A Polícia Federal apura se a cinebiografia do ex-presidente Jair Bolsonaro recebeu dinheiro de Daniel Vorcaro, do Banco Master, e busca identificar a procedência dos valores repassados pelo banqueiro. A investigação também está relacionada ao rombo provocado nos fundos de previdência estaduais e municipais.
Argumentos apresentados ao Supremo
Em uma solicitação encaminhada no fim de julho ao ministro Edson Fachin, presidente do STF, a defesa afirmou que houve erro na distribuição de uma petição para o gabinete de Dino. O argumento é que o caso teria sido associado a uma ação sobre emendas parlamentares, tema que integra as investigações conduzidas por Dino sobre o uso desse tipo de recurso.

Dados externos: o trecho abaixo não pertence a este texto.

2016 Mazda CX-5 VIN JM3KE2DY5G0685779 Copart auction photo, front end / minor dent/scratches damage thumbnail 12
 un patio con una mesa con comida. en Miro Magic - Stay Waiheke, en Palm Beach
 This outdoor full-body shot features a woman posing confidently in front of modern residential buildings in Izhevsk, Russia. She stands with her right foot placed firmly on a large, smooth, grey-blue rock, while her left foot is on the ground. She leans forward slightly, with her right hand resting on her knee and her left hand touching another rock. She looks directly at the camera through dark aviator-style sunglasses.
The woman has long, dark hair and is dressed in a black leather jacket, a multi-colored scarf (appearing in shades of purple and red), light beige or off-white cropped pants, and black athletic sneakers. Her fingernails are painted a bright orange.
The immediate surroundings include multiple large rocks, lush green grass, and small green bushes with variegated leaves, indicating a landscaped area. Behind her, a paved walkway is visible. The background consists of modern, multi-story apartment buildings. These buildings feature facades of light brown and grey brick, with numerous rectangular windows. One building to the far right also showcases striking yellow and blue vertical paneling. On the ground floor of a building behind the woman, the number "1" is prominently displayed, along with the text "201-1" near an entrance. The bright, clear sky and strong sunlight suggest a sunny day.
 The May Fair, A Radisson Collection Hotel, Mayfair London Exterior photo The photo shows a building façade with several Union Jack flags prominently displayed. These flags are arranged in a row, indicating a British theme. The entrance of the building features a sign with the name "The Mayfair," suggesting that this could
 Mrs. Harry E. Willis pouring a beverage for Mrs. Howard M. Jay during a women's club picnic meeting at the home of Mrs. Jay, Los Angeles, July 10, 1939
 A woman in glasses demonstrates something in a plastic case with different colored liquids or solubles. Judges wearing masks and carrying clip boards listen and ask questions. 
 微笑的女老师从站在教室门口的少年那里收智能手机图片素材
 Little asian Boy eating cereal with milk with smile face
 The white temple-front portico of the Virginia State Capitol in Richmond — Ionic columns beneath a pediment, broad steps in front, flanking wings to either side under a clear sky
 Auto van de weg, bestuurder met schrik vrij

A defesa sustenta que existe suspeita de que o filme tenha recebido recursos de emendas federais, mas afirma que a ação relacionada ao orçamento secreto não tem vínculo com a apuração criminal sobre o financiamento da obra audiovisual. No documento, classificou como artificial a prevenção de Dino para o caso.
O pedido também relaciona a investigação ao Banco Master e a Daniel Vorcaro no âmbito da Operação Compliance Zero, conduzida por Mendonça. Em manifestação dirigida ao ministro, a defesa afirmou que a distribuição para Dino não resultou de sorteio nem de decisão sobre competência e defendeu que Mendonça seja o relator do tema.
Flávio Dino foi indicado pelo presidente Lula, enquanto André Mendonça chegou ao STF por indicação do ex-presidente Jair Bolsonaro. Antes de assumirem os cargos na Suprema Corte, os dois atuaram como ministros do governo federal.